- REQUIRED WORK:
Reproduce the listing below word for word, keeping every line in its original order.

***** INFORMATION SHOWN *****

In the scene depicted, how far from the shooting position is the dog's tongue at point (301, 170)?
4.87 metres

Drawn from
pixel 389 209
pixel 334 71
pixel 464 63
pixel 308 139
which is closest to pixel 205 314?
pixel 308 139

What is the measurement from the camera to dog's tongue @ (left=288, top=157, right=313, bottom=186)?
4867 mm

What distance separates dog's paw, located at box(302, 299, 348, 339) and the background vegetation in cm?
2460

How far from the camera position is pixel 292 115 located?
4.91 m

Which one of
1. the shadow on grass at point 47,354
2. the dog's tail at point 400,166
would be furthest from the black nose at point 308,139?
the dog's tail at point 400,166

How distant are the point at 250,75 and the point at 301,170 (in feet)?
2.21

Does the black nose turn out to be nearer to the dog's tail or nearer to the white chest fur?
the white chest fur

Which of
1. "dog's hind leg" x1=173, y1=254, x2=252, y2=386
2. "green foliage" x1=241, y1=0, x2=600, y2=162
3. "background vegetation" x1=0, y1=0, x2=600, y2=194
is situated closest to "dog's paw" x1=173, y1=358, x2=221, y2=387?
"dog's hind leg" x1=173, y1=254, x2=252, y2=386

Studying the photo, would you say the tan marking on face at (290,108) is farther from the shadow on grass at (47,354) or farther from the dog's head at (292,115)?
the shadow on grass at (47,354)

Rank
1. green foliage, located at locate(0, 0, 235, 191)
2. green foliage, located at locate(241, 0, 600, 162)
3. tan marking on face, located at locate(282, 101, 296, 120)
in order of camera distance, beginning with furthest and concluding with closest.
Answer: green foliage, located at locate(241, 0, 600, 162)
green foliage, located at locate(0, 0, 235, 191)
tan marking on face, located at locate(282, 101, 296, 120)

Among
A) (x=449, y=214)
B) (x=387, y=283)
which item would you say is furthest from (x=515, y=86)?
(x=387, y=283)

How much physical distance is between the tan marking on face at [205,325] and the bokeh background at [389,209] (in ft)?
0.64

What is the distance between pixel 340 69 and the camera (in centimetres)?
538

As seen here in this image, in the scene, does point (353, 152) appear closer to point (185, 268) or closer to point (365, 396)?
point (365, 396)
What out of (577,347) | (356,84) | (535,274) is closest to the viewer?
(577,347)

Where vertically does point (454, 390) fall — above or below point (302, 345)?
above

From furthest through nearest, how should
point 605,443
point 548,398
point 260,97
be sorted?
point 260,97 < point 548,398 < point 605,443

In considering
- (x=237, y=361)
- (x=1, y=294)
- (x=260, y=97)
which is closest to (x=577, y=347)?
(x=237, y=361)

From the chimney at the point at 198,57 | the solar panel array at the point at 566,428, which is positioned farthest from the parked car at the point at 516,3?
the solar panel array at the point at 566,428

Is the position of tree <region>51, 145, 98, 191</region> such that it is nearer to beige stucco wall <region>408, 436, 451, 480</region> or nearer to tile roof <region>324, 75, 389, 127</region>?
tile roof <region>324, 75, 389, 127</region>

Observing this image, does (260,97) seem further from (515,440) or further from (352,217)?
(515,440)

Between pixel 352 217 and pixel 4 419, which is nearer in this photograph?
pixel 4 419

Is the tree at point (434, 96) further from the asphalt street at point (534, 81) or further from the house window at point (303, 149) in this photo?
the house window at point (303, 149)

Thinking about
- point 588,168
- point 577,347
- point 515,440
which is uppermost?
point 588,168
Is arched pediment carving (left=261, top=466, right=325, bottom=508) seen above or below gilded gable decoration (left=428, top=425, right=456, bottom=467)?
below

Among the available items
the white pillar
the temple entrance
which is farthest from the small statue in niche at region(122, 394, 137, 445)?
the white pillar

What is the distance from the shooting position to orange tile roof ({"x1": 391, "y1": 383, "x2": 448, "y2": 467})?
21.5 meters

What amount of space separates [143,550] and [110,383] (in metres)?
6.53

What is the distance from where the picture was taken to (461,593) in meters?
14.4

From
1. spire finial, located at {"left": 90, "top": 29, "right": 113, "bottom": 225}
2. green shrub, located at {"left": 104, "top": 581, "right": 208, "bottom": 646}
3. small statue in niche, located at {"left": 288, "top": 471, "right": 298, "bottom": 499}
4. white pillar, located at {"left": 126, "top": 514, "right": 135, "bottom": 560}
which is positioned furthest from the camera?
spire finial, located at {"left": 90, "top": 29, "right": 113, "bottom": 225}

*****

- FINISHED TASK:
In the scene depicted, how far from the shooting position is the dog's tongue at point (301, 170)?
4.87 metres

Drawn from
pixel 389 209
pixel 334 71
pixel 464 63
pixel 308 139
which is closest to pixel 205 314?
pixel 308 139

What is the measurement from the camera to dog's tongue @ (left=288, top=157, right=313, bottom=186)?
4867 mm

What distance separates dog's paw, located at box(302, 299, 348, 339) and the background vegetation in cm?
2460

How far from the camera position is pixel 292 115 located?
4.91 m

Which one of
1. the shadow on grass at point 47,354
2. the dog's tail at point 400,166
would be furthest from the black nose at point 308,139?
the dog's tail at point 400,166

How distant are the point at 250,75 and the point at 301,170 (in feet)?
2.21

Does the black nose turn out to be nearer to the dog's tail or nearer to the white chest fur?
the white chest fur

Which of
1. "dog's hind leg" x1=173, y1=254, x2=252, y2=386
2. "green foliage" x1=241, y1=0, x2=600, y2=162
3. "background vegetation" x1=0, y1=0, x2=600, y2=194
is situated closest to "dog's paw" x1=173, y1=358, x2=221, y2=387?
"dog's hind leg" x1=173, y1=254, x2=252, y2=386

Studying the photo, would you say the tan marking on face at (290,108) is farther from the shadow on grass at (47,354) or farther from the dog's head at (292,115)?
the shadow on grass at (47,354)

Rank
1. green foliage, located at locate(0, 0, 235, 191)
2. green foliage, located at locate(241, 0, 600, 162)
3. tan marking on face, located at locate(282, 101, 296, 120)
in order of camera distance, beginning with furthest and concluding with closest.
Answer: green foliage, located at locate(241, 0, 600, 162)
green foliage, located at locate(0, 0, 235, 191)
tan marking on face, located at locate(282, 101, 296, 120)

Among
A) (x=449, y=214)
B) (x=387, y=283)
which item would you say is furthest from (x=515, y=86)?
(x=387, y=283)

How much physical distance is between the tan marking on face at [205,325] and the bokeh background at [389,209] (in ft)?
0.64

What is the distance between pixel 340 69 and the camera (in centimetres)?
538

As seen here in this image, in the scene, does point (353, 152) appear closer to point (185, 268) or closer to point (365, 396)?
point (365, 396)
What out of (577,347) | (356,84) | (535,274) is closest to the viewer?
(577,347)

Where vertically does point (454, 390) fall — above or below point (302, 345)?
above

From furthest through nearest, how should
point 605,443
point 548,398
point 260,97
be sorted?
point 260,97 < point 548,398 < point 605,443

In considering
- (x=237, y=361)
- (x=1, y=294)
- (x=260, y=97)
which is closest to (x=577, y=347)?
(x=237, y=361)

From the chimney at the point at 198,57 | the solar panel array at the point at 566,428, which is positioned farthest from the parked car at the point at 516,3?
the solar panel array at the point at 566,428

Is the position of tree <region>51, 145, 98, 191</region> such that it is nearer to beige stucco wall <region>408, 436, 451, 480</region> or nearer to tile roof <region>324, 75, 389, 127</region>?
tile roof <region>324, 75, 389, 127</region>

Observing this image, does (260,97) seem further from (515,440) or further from (352,217)?
(515,440)

Between pixel 352 217 and pixel 4 419, which is nearer in this photograph?
pixel 4 419

Is the tree at point (434, 96) further from the asphalt street at point (534, 81) or further from the house window at point (303, 149) in this photo?
the house window at point (303, 149)

Thinking about
- point 588,168
- point 577,347
- point 515,440
which is uppermost?
point 588,168
Is arched pediment carving (left=261, top=466, right=325, bottom=508) seen above or below gilded gable decoration (left=428, top=425, right=456, bottom=467)?
below

Among the available items
the white pillar
the temple entrance
which is farthest from the small statue in niche at region(122, 394, 137, 445)?
the white pillar

What is the distance from the shooting position to orange tile roof ({"x1": 391, "y1": 383, "x2": 448, "y2": 467})?
21.5 meters

What amount of space separates [143,550] and [110,383] (in metres)?
6.53

What is the distance from where the picture was taken to (461,593) in meters?
14.4

From
1. spire finial, located at {"left": 90, "top": 29, "right": 113, "bottom": 225}
2. green shrub, located at {"left": 104, "top": 581, "right": 208, "bottom": 646}
3. small statue in niche, located at {"left": 288, "top": 471, "right": 298, "bottom": 499}
4. white pillar, located at {"left": 126, "top": 514, "right": 135, "bottom": 560}
which is positioned furthest from the camera?
spire finial, located at {"left": 90, "top": 29, "right": 113, "bottom": 225}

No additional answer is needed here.